I have found CMT to make high quality bits…like you said, hopefully that was a lemon.


----------



## lanwater (May 14, 2010)

Rockler rocks when it comes to customer service. They are the best in the industry.


----------



## toddc (Mar 6, 2007)

Good to hear Rockler took care of you.

Every company has a percentage of defects, but I have had superb service from all of my CMT router bits and blades. I favor them and rate them above everything but Whiteside for quality.

Good to hear it worked out for you in the end.


----------



## Ken90712 (Sep 2, 2009)

Interesting review and good info,thx. I have been thinking about buying the kit from MLCS just haven't finished all the other things on the list. Glad it worked out. I too think Rockler's service is top notch. I use the one here in Southern California and they alway take care of me.


----------



## North40 (Oct 17, 2007)

Rockler has great customer service … I recently received a no-questions replacement from them.

The bearings will seize up. The faster they spin, the hotter they get. Bigger diameter bearings are moving pretty fast at the outside edge.

Make sure the bearing spins freely before you start - if it feels "gritty" when you turn it, you will have troubles soon.

I'm always nervous that lubricants will get on the wood and reject the finish later, but a little T-9 or other dry tool lube on the bearing really helps it last, and I've never had finish problems as a result.
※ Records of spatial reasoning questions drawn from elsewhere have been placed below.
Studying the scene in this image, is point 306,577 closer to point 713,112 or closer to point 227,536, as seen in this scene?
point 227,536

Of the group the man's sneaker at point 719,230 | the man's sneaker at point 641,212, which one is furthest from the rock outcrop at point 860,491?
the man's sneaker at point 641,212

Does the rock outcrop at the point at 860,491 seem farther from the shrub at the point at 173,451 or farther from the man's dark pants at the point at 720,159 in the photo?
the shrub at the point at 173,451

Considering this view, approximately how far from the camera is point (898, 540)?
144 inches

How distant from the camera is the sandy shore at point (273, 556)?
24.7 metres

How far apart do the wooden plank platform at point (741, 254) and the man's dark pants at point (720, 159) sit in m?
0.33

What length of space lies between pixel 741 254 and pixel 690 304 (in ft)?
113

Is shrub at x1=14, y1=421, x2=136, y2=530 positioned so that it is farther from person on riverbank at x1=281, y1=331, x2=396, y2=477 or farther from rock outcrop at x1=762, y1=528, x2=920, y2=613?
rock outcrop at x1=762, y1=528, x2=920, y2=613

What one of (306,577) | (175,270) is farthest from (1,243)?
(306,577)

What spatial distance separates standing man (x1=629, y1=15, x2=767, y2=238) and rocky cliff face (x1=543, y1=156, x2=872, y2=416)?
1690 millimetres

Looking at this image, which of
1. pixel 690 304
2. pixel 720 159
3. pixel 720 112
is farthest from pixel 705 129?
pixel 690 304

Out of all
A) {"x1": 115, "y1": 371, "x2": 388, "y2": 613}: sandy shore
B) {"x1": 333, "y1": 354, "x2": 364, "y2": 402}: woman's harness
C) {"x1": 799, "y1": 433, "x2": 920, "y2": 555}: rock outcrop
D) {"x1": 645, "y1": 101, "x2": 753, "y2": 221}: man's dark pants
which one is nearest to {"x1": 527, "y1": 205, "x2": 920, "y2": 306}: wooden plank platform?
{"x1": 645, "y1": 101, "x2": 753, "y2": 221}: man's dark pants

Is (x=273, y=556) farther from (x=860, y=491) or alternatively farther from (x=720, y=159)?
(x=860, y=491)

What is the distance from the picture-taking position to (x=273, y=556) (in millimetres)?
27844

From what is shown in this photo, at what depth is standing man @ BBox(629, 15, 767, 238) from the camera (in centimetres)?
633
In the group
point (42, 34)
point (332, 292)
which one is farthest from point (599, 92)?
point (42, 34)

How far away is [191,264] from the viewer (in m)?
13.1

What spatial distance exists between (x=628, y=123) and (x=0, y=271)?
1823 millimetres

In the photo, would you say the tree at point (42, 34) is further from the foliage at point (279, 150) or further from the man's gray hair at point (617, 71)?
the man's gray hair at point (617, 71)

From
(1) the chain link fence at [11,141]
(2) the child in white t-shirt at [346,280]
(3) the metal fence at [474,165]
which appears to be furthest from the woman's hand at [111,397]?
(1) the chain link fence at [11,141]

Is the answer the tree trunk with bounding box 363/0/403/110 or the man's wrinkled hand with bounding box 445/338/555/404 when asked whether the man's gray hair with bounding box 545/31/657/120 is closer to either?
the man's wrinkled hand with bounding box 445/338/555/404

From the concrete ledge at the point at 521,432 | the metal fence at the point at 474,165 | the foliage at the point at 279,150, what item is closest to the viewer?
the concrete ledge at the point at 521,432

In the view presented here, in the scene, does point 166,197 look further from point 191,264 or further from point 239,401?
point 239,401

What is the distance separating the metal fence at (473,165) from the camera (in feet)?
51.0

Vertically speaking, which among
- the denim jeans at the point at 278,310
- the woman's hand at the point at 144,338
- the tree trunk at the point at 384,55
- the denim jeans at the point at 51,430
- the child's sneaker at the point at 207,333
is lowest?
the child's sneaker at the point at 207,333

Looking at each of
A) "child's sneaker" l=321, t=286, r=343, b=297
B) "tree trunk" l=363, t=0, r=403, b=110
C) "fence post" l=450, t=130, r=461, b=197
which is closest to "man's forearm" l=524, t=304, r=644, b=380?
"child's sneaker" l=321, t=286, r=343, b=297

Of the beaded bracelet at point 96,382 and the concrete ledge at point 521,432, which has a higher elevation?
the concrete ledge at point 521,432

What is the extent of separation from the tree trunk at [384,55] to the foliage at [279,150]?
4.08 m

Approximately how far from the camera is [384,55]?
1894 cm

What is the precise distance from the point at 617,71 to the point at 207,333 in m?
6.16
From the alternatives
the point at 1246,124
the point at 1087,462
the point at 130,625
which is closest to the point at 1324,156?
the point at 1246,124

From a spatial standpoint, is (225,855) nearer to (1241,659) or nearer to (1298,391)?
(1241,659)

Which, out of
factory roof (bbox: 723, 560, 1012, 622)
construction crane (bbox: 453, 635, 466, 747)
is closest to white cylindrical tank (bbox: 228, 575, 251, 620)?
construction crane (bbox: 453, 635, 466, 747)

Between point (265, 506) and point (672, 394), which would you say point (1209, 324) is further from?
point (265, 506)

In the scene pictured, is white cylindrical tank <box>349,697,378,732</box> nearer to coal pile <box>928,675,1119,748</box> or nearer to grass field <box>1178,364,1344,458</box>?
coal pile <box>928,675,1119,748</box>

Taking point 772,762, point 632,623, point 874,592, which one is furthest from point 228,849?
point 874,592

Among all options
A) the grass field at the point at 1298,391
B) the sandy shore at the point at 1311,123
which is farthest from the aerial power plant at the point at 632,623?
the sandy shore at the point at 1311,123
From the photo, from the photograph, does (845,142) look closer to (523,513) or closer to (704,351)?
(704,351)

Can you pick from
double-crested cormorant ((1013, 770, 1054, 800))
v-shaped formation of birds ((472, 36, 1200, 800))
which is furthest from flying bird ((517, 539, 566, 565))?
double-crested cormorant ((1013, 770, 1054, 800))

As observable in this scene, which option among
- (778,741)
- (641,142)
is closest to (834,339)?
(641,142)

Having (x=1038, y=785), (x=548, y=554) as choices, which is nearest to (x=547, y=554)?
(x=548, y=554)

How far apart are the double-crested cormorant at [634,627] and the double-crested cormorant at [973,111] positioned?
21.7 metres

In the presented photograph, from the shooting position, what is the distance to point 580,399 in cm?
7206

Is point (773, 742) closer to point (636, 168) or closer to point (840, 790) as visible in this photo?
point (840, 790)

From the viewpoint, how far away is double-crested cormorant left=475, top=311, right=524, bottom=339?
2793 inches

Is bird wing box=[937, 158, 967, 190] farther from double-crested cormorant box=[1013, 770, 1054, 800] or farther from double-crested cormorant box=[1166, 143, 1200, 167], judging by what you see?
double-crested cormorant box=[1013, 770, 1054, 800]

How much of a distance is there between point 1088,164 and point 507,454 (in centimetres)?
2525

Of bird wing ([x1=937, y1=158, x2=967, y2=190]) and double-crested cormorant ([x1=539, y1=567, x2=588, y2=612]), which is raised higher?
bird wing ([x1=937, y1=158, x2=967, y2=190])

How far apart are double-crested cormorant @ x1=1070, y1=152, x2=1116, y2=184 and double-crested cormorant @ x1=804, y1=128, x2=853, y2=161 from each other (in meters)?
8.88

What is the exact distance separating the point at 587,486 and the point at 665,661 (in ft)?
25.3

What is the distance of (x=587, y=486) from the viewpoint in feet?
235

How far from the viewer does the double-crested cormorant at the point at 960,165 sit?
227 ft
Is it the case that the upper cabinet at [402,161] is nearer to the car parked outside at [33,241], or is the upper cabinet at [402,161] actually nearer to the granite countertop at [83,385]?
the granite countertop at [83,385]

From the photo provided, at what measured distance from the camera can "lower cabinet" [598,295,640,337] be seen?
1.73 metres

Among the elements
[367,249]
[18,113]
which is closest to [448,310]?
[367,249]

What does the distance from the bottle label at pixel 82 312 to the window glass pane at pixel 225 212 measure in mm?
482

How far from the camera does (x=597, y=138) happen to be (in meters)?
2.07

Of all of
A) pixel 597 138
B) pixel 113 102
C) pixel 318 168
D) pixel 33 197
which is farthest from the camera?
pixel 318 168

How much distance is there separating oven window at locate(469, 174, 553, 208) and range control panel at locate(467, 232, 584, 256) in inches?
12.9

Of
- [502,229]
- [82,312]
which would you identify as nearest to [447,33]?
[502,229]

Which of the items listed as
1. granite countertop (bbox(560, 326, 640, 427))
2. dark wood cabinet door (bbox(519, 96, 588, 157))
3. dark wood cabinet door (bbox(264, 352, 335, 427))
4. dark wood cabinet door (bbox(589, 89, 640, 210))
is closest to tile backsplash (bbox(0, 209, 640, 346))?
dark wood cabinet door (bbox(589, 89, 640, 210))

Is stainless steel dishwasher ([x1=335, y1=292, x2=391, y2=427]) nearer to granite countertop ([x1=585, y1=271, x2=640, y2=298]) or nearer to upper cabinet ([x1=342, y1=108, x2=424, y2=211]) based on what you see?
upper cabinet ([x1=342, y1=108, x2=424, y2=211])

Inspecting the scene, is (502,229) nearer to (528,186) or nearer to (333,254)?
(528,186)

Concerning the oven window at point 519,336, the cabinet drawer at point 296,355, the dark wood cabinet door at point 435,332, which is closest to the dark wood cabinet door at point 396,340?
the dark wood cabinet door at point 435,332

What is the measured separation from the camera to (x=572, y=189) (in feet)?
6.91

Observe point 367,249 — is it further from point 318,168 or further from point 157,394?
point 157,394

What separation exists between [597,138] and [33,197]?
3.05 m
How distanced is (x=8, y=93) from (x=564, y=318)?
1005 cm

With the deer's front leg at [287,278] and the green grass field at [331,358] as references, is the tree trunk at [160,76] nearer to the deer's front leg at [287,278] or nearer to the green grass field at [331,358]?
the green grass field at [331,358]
Of course, having a few replacements on-hand is always a good idea!


----------



## cranesgonewild (Jun 9, 2010)

I bought the CMT set last year and have made a bunch of bowls without any problems. I got mine through a company called AceTools. I believe I paid $80 for the bit and the collet extention. 
A good tip on extending the life of your tray and bowl bit would be to clean out most of the wood with a forstner bit like I did here.


----------



## TopamaxSurvivor (May 2, 2008)

Is is 1/2 shank? How big a router do you have to have to run it?


----------



## dbhost (Jul 20, 2009)

I have had great customer service from Rockler… Never tried CMT though. I am wondering if it was a lube problem. MLCS recommends keeping the bearings clean, and lubricated…


----------



## Pdub (Sep 10, 2009)

*Topamax*: It is 1/2 shank and requires a 1 3/4 hp or larger plunge router.

I made several templates of my own by using line drawings from coloring books and cutting them out of 1/2 MDF, with my scrollsaw.

I did clean out most of the wood as Chad (*cranesgonewild*) stated and was making very shallow passes. Like I said, I think I just got one with a bad bearing. It happens, just seems to always happen at the worst possible time. LOL


----------



## TopamaxSurvivor (May 2, 2008)

Thanks, I thought it would probably be a heavy duty operation.


----------



## NordicaTool (Oct 12, 2013)

Just to be fair to CMT, they don't make the ball-bearing. Never have I seen a "lemon" of a tool from them.


----------